Reluctantly, we left the beautiful and historic Jardin des Plantes, although we were pretty tired by now and the idea of going back to the hotel and finding dinner somewhere sounded good. In truth, I felt that if I sat down, I'd congeal into one of the sculptures in La Musee de la Sculpture en Plein Air, which is what we were now walking through along the Quai Sant Bernard.

An incipient volunteer tree along the Seine. It looked like a handful of sycamore leaves, actually, it was about a foot tall maybe.

This is the northern half of the Pont Sully, connecting the Ile St Louis to the Right Bank. There were lots of tour boats in the area with lights on and people puttering, getting ready for dinner cruises.

The light is really fading now as we walk along the Seine towards home. Even these goreous leaves are sort of blah in the dim light.


I have no idea what this was about, but it provided interest along the way. There were about 20 of them, mostly in t-shirts and pink lab coats with stuff written on the clothing in crayon or paint. Only the one fellow was made up in a mime face.

Here we are near the Institut du Monde Arabe - the amazing building of Arab culture, which we didn't go in.

This shows some of the celebrated window treatment of the Monde Arabe. Apparently the panels adjust with the intensity of the daylight so the interior stays illuminated to a pre-set quality. Someday I'd like to see it. I didn't realize it, but we were now very near the famous Tour d'Argent (Tower of Silver) restaurant (very posh and expensive), and a small museum of "the table," or cutlery or something like that that I'd been intending to see for a long time just because it sounded unusual. I was really tired and no longer checking the map or my walking tour for interesting stops. It was on the Quai de Tournelle, and we'd turned into the Boulevard St-Germain. The museum would most likely have been closed by now anyway.

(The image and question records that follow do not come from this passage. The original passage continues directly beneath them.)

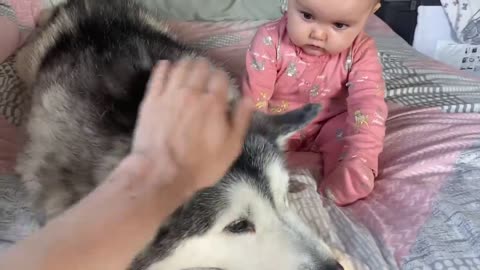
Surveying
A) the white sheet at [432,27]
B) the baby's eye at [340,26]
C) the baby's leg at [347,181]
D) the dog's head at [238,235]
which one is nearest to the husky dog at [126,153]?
the dog's head at [238,235]

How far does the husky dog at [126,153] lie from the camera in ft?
3.24

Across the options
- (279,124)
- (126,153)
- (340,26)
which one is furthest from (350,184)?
(126,153)

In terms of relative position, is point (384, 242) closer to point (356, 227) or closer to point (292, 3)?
point (356, 227)

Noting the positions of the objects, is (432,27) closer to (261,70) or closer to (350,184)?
(261,70)

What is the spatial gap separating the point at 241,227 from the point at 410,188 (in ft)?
1.90

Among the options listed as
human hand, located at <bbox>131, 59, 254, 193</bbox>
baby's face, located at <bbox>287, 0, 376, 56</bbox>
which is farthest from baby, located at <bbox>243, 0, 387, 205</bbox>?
human hand, located at <bbox>131, 59, 254, 193</bbox>

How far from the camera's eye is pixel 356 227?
1.27 m

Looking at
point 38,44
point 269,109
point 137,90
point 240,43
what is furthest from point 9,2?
point 137,90

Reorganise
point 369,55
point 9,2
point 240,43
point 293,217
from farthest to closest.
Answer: point 240,43
point 9,2
point 369,55
point 293,217

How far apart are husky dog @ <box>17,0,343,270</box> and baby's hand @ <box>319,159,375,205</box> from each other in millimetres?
268

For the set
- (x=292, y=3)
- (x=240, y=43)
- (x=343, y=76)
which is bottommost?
(x=240, y=43)

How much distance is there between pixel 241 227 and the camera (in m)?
1.00

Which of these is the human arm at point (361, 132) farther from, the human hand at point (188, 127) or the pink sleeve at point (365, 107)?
the human hand at point (188, 127)

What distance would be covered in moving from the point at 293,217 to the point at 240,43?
1.28 meters
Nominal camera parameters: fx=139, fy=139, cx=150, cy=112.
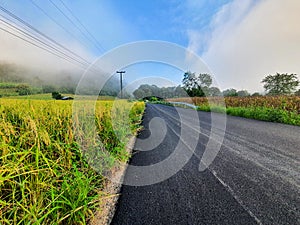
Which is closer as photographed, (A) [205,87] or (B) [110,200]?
(B) [110,200]

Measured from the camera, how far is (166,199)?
61.8 inches

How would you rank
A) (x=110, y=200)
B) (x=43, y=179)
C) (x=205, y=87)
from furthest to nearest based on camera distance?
(x=205, y=87)
(x=110, y=200)
(x=43, y=179)

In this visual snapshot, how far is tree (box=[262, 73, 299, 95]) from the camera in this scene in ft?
106

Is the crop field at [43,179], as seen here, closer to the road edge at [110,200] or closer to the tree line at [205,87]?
the road edge at [110,200]

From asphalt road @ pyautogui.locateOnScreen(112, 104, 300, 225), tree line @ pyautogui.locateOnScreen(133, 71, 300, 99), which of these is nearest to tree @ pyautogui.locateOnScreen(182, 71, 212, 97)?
tree line @ pyautogui.locateOnScreen(133, 71, 300, 99)

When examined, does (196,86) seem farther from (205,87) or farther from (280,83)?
(280,83)

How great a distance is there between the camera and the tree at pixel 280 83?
32.2 meters

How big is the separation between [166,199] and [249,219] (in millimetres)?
780

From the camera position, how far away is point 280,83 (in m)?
34.7

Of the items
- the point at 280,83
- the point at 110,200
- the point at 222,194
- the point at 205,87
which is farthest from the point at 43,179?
the point at 280,83

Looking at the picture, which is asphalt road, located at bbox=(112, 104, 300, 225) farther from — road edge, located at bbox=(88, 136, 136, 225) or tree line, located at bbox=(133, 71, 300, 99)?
tree line, located at bbox=(133, 71, 300, 99)

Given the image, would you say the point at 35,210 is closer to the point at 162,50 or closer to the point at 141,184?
the point at 141,184

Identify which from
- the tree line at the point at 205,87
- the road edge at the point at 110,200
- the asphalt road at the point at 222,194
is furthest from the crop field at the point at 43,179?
the tree line at the point at 205,87

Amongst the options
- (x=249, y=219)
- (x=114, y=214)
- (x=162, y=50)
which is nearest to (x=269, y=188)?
(x=249, y=219)
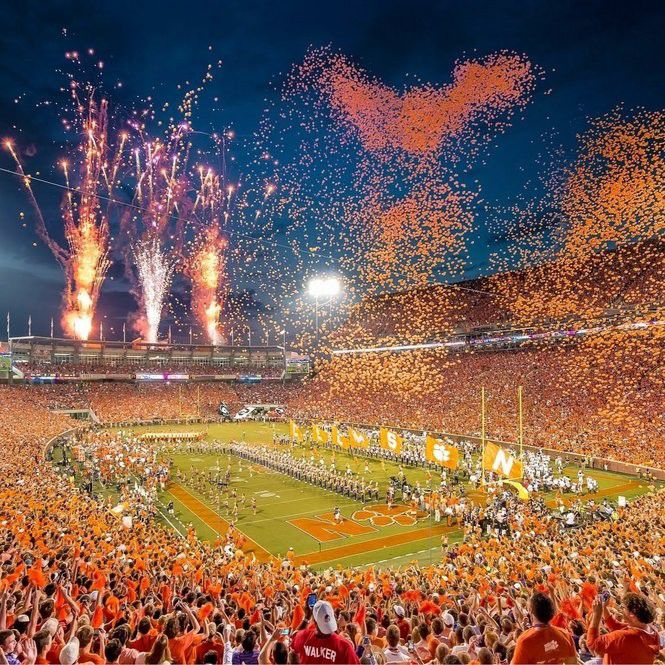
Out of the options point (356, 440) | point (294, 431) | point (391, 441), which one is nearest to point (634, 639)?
point (391, 441)

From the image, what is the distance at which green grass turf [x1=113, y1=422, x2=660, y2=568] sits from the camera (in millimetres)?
17359

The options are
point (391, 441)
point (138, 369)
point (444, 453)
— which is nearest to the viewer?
point (444, 453)

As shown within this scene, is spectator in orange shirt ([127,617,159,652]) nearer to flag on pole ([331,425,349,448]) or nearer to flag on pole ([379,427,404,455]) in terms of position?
flag on pole ([379,427,404,455])

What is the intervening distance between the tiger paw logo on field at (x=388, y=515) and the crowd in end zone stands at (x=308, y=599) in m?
4.28

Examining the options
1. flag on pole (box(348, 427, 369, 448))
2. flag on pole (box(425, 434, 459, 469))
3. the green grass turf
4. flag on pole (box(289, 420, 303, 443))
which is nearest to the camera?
the green grass turf

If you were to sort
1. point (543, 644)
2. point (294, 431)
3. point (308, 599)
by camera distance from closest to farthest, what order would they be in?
point (543, 644)
point (308, 599)
point (294, 431)

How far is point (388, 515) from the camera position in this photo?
21.6 metres

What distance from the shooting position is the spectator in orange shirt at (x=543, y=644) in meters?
3.40

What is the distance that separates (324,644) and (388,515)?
1900 cm

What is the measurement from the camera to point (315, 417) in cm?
5734

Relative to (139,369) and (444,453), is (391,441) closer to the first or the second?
(444,453)

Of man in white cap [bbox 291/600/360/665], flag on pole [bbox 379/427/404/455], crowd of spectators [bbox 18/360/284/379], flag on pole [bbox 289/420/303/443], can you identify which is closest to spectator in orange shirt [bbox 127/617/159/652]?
man in white cap [bbox 291/600/360/665]

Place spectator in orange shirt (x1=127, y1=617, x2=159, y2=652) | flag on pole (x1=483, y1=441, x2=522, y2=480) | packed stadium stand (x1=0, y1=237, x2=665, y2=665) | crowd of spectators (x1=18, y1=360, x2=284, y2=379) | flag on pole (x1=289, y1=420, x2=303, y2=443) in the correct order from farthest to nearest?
crowd of spectators (x1=18, y1=360, x2=284, y2=379) < flag on pole (x1=289, y1=420, x2=303, y2=443) < flag on pole (x1=483, y1=441, x2=522, y2=480) < spectator in orange shirt (x1=127, y1=617, x2=159, y2=652) < packed stadium stand (x1=0, y1=237, x2=665, y2=665)

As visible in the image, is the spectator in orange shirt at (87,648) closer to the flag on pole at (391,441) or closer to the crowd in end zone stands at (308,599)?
the crowd in end zone stands at (308,599)
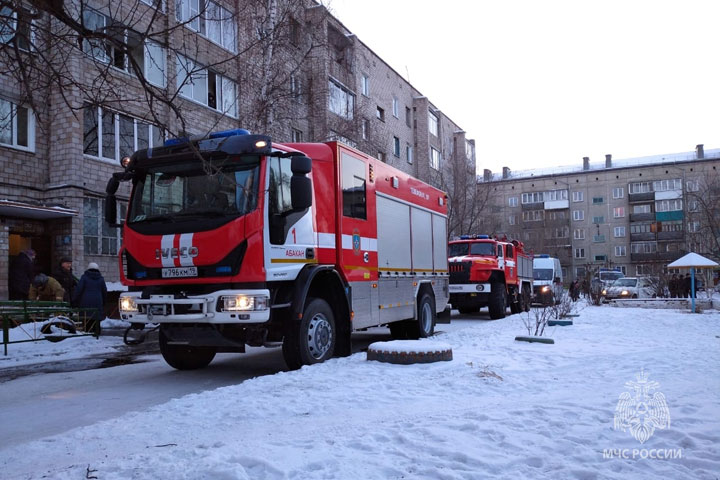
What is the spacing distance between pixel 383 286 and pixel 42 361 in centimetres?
588

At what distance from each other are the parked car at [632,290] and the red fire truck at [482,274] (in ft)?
36.6

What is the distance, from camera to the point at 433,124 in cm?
4316

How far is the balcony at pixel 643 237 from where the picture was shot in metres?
69.9

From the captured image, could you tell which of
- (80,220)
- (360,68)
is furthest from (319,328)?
(360,68)

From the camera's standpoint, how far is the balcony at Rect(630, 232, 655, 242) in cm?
6994

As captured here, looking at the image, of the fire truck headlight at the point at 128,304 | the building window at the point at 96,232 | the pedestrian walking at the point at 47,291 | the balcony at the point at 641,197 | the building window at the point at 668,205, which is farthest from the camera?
the balcony at the point at 641,197

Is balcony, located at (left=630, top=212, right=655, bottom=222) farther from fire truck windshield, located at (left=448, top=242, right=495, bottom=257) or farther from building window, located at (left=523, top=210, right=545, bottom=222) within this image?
fire truck windshield, located at (left=448, top=242, right=495, bottom=257)

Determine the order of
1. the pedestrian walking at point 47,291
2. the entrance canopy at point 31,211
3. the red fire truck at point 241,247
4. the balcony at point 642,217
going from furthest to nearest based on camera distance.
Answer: the balcony at point 642,217, the entrance canopy at point 31,211, the pedestrian walking at point 47,291, the red fire truck at point 241,247

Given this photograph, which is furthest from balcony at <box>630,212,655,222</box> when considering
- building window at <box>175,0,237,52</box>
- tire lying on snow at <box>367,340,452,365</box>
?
tire lying on snow at <box>367,340,452,365</box>

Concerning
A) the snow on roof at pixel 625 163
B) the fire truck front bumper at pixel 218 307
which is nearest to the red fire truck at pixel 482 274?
the fire truck front bumper at pixel 218 307

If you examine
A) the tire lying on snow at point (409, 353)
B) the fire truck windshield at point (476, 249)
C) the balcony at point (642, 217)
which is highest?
the balcony at point (642, 217)

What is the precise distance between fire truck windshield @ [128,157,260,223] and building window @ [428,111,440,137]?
3582 centimetres

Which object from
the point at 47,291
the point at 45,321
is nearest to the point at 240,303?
the point at 45,321

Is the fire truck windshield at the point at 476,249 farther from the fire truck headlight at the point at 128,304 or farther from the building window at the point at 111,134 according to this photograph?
Result: the fire truck headlight at the point at 128,304
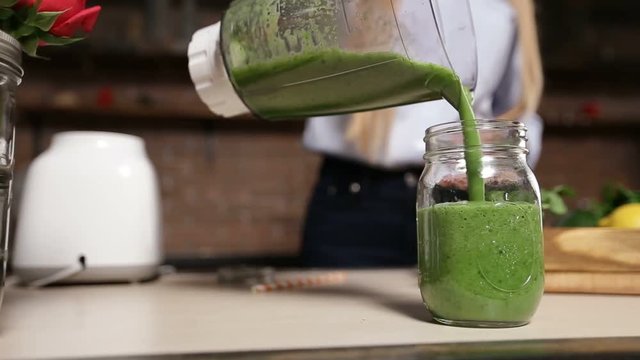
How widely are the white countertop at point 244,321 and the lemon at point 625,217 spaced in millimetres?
102

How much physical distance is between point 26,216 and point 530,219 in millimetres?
673

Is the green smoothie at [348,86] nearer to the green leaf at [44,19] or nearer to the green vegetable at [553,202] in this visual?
the green leaf at [44,19]

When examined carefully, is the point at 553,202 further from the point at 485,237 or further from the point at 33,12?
the point at 33,12

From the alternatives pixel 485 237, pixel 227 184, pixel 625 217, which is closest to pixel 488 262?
pixel 485 237

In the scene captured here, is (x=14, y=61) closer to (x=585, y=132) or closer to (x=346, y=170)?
(x=346, y=170)

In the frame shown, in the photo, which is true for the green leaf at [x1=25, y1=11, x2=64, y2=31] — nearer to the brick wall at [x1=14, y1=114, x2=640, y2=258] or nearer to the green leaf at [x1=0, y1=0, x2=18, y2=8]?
the green leaf at [x1=0, y1=0, x2=18, y2=8]

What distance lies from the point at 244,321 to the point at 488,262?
208 millimetres

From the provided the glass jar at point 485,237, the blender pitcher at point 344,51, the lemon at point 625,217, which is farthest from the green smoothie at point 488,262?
the lemon at point 625,217

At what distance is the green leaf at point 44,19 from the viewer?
1.72 ft

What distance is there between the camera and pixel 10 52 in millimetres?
487

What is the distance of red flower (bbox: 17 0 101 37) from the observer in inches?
20.9

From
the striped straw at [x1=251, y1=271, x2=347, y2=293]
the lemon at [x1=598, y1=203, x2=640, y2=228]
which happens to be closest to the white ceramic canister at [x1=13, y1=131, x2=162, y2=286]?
the striped straw at [x1=251, y1=271, x2=347, y2=293]

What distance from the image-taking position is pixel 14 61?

The Boulevard is very old and is shaded by lots of well-grown leafy trees. It was almost dark, but the camera adjusted, so it looks like there's more light than there is. It was on our way back, nearly to the hotel that I took this photo in the evening light of St-Nicholas-du-Chardonnet, which we'd visited earlier in the day. We'd come nearly full-circle now.

And just beyond St. Nicholas, the final picture of the day. I love the glowing colors. The boulevard was colorful with plenty to look at, although most of the shops along the way were closed. We'd seen so much this first day. I was excited to be here, excited to have seen all that we'd seen on our walk, but I was losing focus, literally. My eyes, like everything else, were tired. It was time to go back, wind down, get a bite to eat, try to sleep if possible, and plan for tomorrow. My feet were starting to scream at me, and I was trying to tell them, "Come on, one more step, one more step, one more step."